The last lot went under the hammer not very long after 2PM, after which everything that had not gone to people in the room had to be loaded back on to the van. Then my colleague Andrew and I travelled back to Fakenham in the van. My initial plan had been to get the 17:38 bus on from Fakenham to East Rudham, but because we were ahead of schedule, but not sufficiently so for there to be a likelihood of me catching the 15:38, and because the weather showed its teeth when we just east of Fakenham, Andrew very kindly gave me a lift to East Rudham. I worked out that I had handled some of these lots seven separate times (carrying them to my imaging area, carrying them to the storage area, carrying them down to the shop for viewing, carrying them the shop to the van, carrying them from the van to auction venue, carrying them from the auction venue to the van and finally carrying them from the van back to the shop).

POST AUCTION

My early arrival at East Rudham proved useful – my parents had unearthed some silver spoons which needed to photographed with a view to selling them. I have two picture galleries in this connection, both created from the same set of originals – the first using Microsoft’s own image editing software, and the second, which I unveil for the first time, using my own image editing software, which was designed specifically for use with Nikon Coolpix cameras…

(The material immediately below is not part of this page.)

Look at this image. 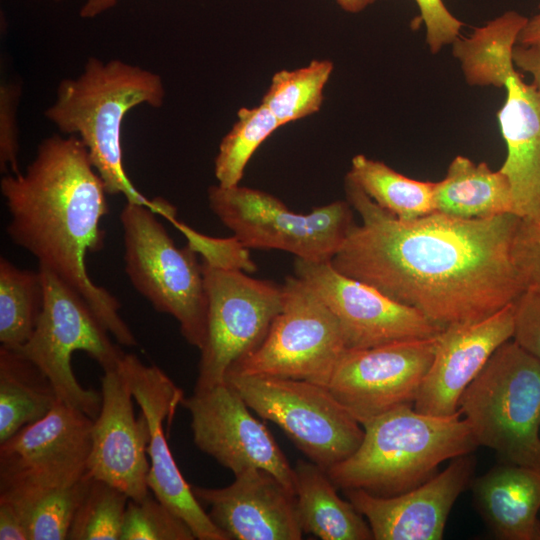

This is the set of images created using Microsoft software…

This was the result when I edited the same photos using my own software.

The bridge went well after a poor start – I emerged plus 13 on the evening (65p at Jolly Sailors stakes).

DATES FOR YOUR DIARY/ CALENDAR

Monday 1st February: James and Sons feature on Antiques Road Trip – episode on air on BBC1 at 4:30PM (should be available on i-player by 6PM) – I am the guy in the red jacket sat next to the auctioneer.

Wednesday 24th February: James and Sons auction at Fakenham Racecourse, starts at 10AM. This auction features a wide variety of lots, beginning with bonds, passing through banknotes, coins, stuff from HMS Britannia, Ephemera and Militaria before finishing with Stamps.

Friday 15th April: Positive Autism Awareness Conference, the Dukes Head Hotel, King’s Lynn – for more information check out the following links:

Yesterday’s blog post dedicated to this event

West Norfolk NAS’s facebook page

The Facebook event listing

West Norfolk NAS’s website

 

CALLING ALL LONDONERS

I have shared some of London mayoral candidate Sian Berry’s transport related ideas on www.londontu.be:

London City Airport

Fair Fares

This is the official Fair Fares piece

Having provided these excellent suggestions Sian has turned her attention to London’s sky high rents, with this proposal for a London Renter’s Union

If you are eligible to vote in this election I urge you to vote for Sian Berry.